Problem to work on:
Please convert the lines running from the start of the records through the line containing "What is the title of the chart? Кружки", that line included, into a JSON list of strings with one string per line and blank lines left out.

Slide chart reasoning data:
^^^^

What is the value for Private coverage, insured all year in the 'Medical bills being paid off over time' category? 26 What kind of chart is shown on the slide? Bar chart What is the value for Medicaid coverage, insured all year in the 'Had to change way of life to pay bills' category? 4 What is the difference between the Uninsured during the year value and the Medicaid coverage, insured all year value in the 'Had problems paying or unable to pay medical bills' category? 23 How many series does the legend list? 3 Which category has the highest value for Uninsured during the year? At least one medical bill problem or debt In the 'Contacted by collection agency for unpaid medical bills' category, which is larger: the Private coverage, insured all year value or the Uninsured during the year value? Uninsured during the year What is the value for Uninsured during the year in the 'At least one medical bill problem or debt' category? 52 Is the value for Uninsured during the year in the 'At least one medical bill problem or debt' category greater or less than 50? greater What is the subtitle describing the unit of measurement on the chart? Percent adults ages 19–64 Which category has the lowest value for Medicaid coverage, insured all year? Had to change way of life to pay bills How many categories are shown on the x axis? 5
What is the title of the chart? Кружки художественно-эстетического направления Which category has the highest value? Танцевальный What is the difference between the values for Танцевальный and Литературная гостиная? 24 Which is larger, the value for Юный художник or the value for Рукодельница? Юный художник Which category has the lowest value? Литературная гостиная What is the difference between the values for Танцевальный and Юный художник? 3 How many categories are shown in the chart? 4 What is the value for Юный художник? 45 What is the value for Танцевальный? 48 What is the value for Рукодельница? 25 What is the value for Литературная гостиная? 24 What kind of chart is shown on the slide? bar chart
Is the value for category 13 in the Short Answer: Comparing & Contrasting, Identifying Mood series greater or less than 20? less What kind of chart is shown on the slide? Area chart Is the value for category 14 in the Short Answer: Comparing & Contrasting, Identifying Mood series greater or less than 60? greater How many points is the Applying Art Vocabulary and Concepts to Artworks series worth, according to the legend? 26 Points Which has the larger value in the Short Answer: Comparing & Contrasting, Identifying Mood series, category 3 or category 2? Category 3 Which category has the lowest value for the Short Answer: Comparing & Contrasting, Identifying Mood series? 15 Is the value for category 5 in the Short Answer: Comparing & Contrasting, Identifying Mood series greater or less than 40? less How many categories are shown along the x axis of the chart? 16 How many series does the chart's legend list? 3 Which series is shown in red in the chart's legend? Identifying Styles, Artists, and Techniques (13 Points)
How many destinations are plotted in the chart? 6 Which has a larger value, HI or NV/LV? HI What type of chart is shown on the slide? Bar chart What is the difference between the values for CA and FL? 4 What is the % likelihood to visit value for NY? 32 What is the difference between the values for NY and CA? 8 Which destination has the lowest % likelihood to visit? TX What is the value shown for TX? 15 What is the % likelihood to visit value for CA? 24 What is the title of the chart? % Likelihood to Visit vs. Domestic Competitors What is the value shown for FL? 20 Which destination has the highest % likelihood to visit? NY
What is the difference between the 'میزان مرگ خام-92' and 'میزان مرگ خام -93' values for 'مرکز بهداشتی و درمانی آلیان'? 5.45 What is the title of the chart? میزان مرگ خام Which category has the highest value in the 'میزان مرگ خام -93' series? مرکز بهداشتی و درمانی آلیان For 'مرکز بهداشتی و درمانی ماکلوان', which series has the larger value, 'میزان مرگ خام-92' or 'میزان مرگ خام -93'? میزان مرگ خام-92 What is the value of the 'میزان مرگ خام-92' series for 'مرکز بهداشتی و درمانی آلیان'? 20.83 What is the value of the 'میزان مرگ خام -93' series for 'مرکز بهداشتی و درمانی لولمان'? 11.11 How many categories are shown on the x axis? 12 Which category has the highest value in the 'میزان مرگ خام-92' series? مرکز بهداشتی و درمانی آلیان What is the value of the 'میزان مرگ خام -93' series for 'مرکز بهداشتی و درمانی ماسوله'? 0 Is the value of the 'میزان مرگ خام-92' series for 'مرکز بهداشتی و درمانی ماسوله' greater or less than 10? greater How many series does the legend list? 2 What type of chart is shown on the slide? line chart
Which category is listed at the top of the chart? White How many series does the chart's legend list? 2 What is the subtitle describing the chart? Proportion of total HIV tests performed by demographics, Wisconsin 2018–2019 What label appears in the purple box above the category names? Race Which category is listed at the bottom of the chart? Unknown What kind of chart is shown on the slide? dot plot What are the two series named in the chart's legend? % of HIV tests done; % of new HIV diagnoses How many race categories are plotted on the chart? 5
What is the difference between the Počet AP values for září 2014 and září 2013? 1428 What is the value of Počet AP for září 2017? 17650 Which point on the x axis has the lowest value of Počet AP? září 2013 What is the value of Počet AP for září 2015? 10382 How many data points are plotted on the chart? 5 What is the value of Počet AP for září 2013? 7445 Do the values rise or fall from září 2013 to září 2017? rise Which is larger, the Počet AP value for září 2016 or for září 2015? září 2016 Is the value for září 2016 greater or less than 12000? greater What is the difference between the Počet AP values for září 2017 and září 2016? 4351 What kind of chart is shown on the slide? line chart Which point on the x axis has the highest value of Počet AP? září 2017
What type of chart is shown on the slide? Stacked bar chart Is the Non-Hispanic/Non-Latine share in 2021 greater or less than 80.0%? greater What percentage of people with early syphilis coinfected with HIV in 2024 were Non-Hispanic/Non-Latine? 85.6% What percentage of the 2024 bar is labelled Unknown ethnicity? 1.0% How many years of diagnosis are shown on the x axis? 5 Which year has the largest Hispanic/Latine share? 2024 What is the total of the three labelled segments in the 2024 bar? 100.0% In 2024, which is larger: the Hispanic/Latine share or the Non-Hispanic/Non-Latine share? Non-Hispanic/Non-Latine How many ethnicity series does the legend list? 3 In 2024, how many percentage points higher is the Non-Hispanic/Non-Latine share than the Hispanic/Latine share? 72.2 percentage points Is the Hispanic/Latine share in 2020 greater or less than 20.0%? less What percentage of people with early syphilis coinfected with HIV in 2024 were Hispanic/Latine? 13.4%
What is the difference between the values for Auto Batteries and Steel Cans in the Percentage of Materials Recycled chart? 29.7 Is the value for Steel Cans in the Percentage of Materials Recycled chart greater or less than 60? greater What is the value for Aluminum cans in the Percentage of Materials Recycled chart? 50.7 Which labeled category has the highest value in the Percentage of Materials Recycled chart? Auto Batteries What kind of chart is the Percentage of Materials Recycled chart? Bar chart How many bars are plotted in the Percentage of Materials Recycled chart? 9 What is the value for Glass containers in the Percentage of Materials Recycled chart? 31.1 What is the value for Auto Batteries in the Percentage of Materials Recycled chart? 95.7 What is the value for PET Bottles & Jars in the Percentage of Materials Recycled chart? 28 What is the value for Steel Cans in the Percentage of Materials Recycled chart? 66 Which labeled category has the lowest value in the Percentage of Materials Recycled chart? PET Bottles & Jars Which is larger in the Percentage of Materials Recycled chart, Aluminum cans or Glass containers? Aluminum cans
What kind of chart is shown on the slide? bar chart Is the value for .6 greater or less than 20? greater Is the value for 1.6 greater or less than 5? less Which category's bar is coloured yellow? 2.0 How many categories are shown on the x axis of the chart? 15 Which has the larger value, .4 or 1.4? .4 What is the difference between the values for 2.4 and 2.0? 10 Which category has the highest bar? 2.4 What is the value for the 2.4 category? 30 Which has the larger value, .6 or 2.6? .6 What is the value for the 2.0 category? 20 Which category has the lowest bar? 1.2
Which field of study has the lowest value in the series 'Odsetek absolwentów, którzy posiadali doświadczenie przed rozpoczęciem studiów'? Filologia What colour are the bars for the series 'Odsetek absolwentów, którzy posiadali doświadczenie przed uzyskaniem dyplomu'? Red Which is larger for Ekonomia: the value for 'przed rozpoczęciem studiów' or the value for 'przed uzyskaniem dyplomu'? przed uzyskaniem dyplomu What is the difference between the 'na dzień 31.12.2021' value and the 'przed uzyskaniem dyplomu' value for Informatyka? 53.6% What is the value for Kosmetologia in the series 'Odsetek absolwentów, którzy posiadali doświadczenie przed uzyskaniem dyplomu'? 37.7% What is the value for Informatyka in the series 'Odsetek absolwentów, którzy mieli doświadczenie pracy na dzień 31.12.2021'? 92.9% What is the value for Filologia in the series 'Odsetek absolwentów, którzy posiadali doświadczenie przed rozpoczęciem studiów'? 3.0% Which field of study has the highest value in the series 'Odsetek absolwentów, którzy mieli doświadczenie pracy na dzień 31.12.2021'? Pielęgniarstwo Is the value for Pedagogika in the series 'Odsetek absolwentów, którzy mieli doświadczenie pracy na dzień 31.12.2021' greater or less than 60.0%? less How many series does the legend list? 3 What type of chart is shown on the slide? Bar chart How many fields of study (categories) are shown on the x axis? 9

^^^^

Finished exercise:
[
  "What is the value for Private coverage, insured all year in the 'Medical bills being paid off over time' category? 26 What kind of chart is shown on the slide? Bar chart What is the value for Medicaid coverage, insured all year in the 'Had to change way of life to pay bills' category? 4 What is the difference between the Uninsured during the year value and the Medicaid coverage, insured all year value in the 'Had problems paying or unable to pay medical bills' category? 23 How many series does the legend list? 3 Which category has the highest value for Uninsured during the year? At least one medical bill problem or debt In the 'Contacted by collection agency for unpaid medical bills' category, which is larger: the Private coverage, insured all year value or the Uninsured during the year value? Uninsured during the year What is the value for Uninsured during the year in the 'At least one medical bill problem or debt' category? 52 Is the value for Uninsured during the year in the 'At least one medical bill problem or debt' category greater or less than 50? greater What is the subtitle describing the unit of measurement on the chart? Percent adults ages 19–64 Which category has the lowest value for Medicaid coverage, insured all year? Had to change way of life to pay bills How many categories are shown on the x axis? 5",
  "What is the title of the chart? Кружки художественно-эстетического направления Which category has the highest value? Танцевальный What is the difference between the values for Танцевальный and Литературная гостиная? 24 Which is larger, the value for Юный художник or the value for Рукодельница? Юный художник Which category has the lowest value? Литературная гостиная What is the difference between the values for Танцевальный and Юный художник? 3 How many categories are shown in the chart? 4 What is the value for Юный художник? 45 What is the value for Танцевальный? 48 What is the value for Рукодельница? 25 What is the value for Литературная гостиная? 24 What kind of chart is shown on the slide? bar chart"
]